The Front End: Not Eyes, but Breathing
The transformation at the front is equally radical. The MT-01’s twin headlights, stock indicators, and various panels and fairings were completely removed. In their place, Loi fitted a custom carbon fiber front fairing with a concealed LED headlight. He describes the front area as a construction not around a gaze but around a cavity: an opening that doesn’t feed the engine but creates perceptible tension. A 3D-printed honeycomb structure conceals the headlights behind a mesh.
Slim LED indicators were added, and the front suspension was significantly lowered to create a much more aggressive geometry. The stock handlebar switches were retained to preserve the factory feel, but levers, master cylinder, and grips were replaced with sportier components.
The side air ducts with their faceted surfaces function like gills: they channel warm air away from the headlight unit and stylistically echo the patterns of classic Yamaha racing liveries. The original oval air filter covers, rooted in the design language of the early 2000s, were also replaced with custom covers that direct air through sculpted, gill-like openings.

ORCO: The Name and the Intention
In his description of the motorcycle, Loi uses terms like gills, thorax, branchiae, and tail. The biological influences on the design are unmistakable. Yet instead of an elegant animal name, Loi christened his MT-01 ORCO — the Italian word for ogre. It was likely the brutal character of the thumping V-twin that inspired this naming. Loi himself classifies the project as a streetfighter.

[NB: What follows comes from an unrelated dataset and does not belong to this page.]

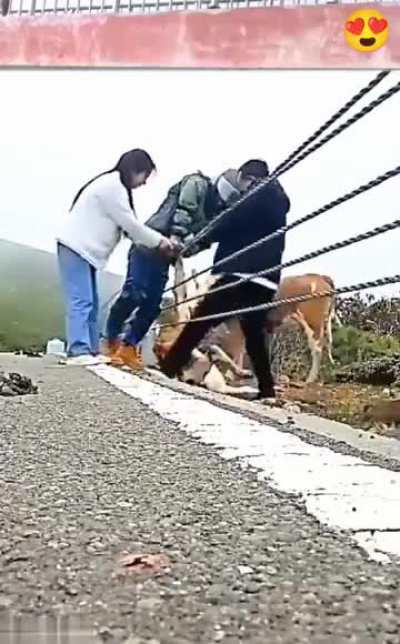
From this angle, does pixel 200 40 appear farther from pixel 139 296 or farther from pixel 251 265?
pixel 139 296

The entire project revolves around a controlled dialectic between mass and void, between muscle and blade, between organism and engineering. At the front, mass condenses, volumes are compressed, building an almost animalistic presence. The tail, by contrast, stretches horizontally, becomes thinner, and transforms into a hollowed-out airfoil profile. Loi speaks of a dynamic equilibrium between frontal compression and rear momentum.
Light as a Scenic Device
A particular detail concerns the lighting. On ORCO, light is not a primary function but a scenographic device. The LED strip inside the front cavity emphasizes depth, not visibility. The side-mounted headlights eliminate the traditional concept of a motorcycle face. Loi puts it this way: “ORCO non guarda: respira.” (“ORCO doesn’t look: it breathes.”) When the motorcycle is switched on, it changes its character. The internal illumination brings the depth to life, the side headlights emerge. The machine seems to activate rather than simply light up.
More Than a Styling Project
ORCO is clearly more than a styling exercise. Loi himself makes clear that it is a manifesto on the control of matter and air. The project reveals its own logic, invites reading, and claims coherence between evoked function and constructed form. Of the original motorcycle, only the steel tank remains in a reworked form. The carbon fiber extends across the front fairing, side panels, tail section, and front fender.
Starting from an abused and misunderstood machine, Loi has reshaped the Yamaha MT-01 into something far more purposeful. ORCO positions itself neither as a race replica nor as a retro interpretation. Loi describes it as a translation of language: aerodynamic principles from the automotive world, applied to a motorcycle tail, organic morphology, executed with structural rigor.